You could be forgiven for expecting Frances Ruffelle to be French. After all, her latest album, I Say Yeh-Yeh features a number of French songs and she has played many French roles on stage. Then of course there’s her Gallic-sounding name.
You possibly know her best however for originating the role of iconic waif Eponine in the original London production of Les Misérables, for her anthemic hit single Lonely Symphony, or for recently playing Naomi, Dorien Green’s vicar daughter in ITV comedy Birds Of A Feather. But Frances is a recording artist at heart, with five solo albums and a series of 5-star sellout UK and US live performances to her name. Oh, and she is British, born in Essex.
As a singer/songwriter Frances has released the albums Fragile (produced by Guy Chambers), Frances Ruffelle (an album of torch songs from the 16th century to the present day, produced by Spandau Ballet’s Gary Kemp), Showgirl and Imperfectly Me. She also recorded the meditative album Purify, based on ancient Sanskrit mantras as one half of duo PaTala. I Say Yeh-Yeh, her new, fifth solo album showcases her collaboration with renowned singer/songwriter and producer Gwyneth Herbert as she puts a unique, earthy and at times mischievous spin on some of the best – and lesser – known French songs.
Following the success of her widely acclaimed solo Beneath The Dress concerts at the Edinburgh Festival and in London in 2014, Frances took the show to legendary venue 54 Below in New York, for a series of sold out performances. Later that year she premiered her follow-up show Paris Original at The Crazy Coqs, London, with an updated version of Beneath The Dress selling-out the same venue in March 2015. Following five dates performing I Say Yeh, Yeh in its entirety to celebrate the album’s release, at Crazy Coqs in October 2015, Frances also took the show to Washington DC, New York, and again in London in 2016. More dates to be added for 2017.
Aside from her own albums and live performances, Frances’ is famed for creating the character of Eponine in the original London RSC production of Les Misérables (for which composers Claude-Michel Schönberg and Alain Boublil wrote the legendary number On My Own especially to suit her voice). She went on to recreate the role on Broadway where she won a coveted Tony award, Helen Hayes award, Theatre World award and Outer Circle Critics award for her performance. It seems fitting then, as Les Misérables celebrates its 30th anniversary in the West End, Frances reinterprets On My Own and introduces us to L’Un Vers L’Autre, a song originally written for Eponine that didn’t make into the show.

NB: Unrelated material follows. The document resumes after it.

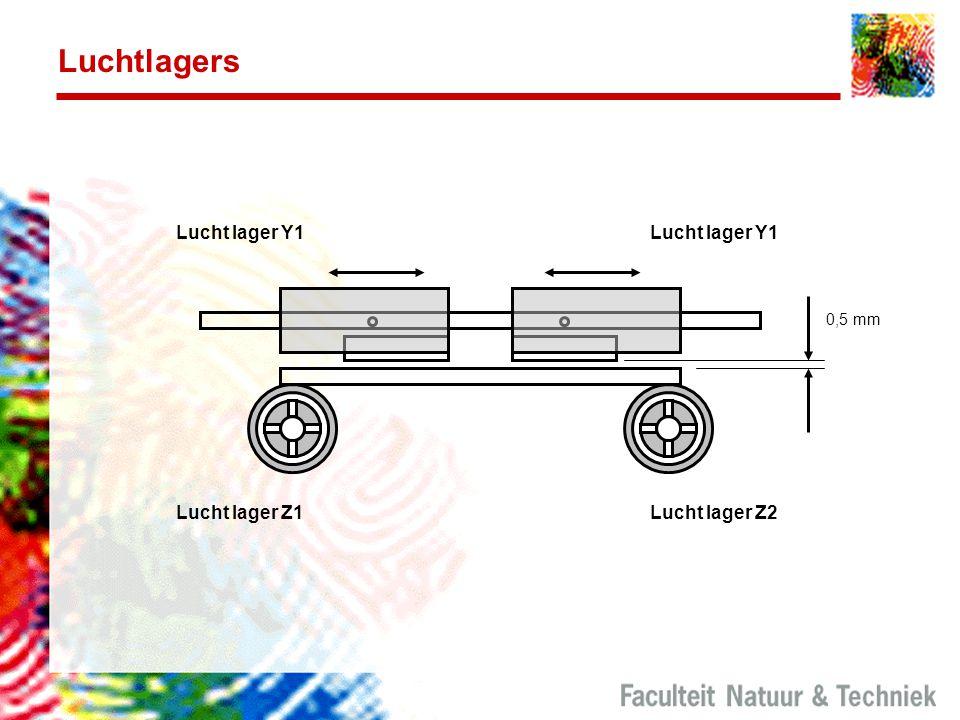 Luchtlagers Lucht lager Y1 Lucht lager Z2Lucht lager Z1 0,5 mm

Frances’ first hit the London stage in Terence Rattigan’s play The Sleeping Prince with Omar Sharif, before starring as Dinah in the original production of Andrew Lloyd Webber’s Starlight Express at the Apollo Victoria Theatre. Numerous stage adventures have followed, including creating the role of Yonah in director John Caird’s West End production of Children of Eden, playing opposite Ian Dury in Apples at the Royal Court and starring as Roxie Hart in Chicago at London’s Adelphi Theatre.
More recently, Frances was able to explore her love of French chanteuse Edith Piaf, playing the title role in Pam Gems’ play Piaf at the Curve Theatre, Leicester, for which she received a UK Theatre award nomination.
Frances’ film career includes a cameo appearance as a ‘Whore #1’ in Tom Hooper’s Oscar-winning big-screen version of Les Misérables (2012), where she was one of only two original West End cast members invited to take part in the movie (the other being original Jean Valjean, Colm Wilkinson). She also appears in the films Devil’s Tower (2014), Hide (2014).
Alongside the release of I Say Yeh-Yeh, Frances appears in a short film produced by Sadie Frost, which features her album track Bang, Bang.
With a multi-faceted career spanning recording to live performance to theatre to TV to film, who knows how Frances Ruffelle will surprise us next?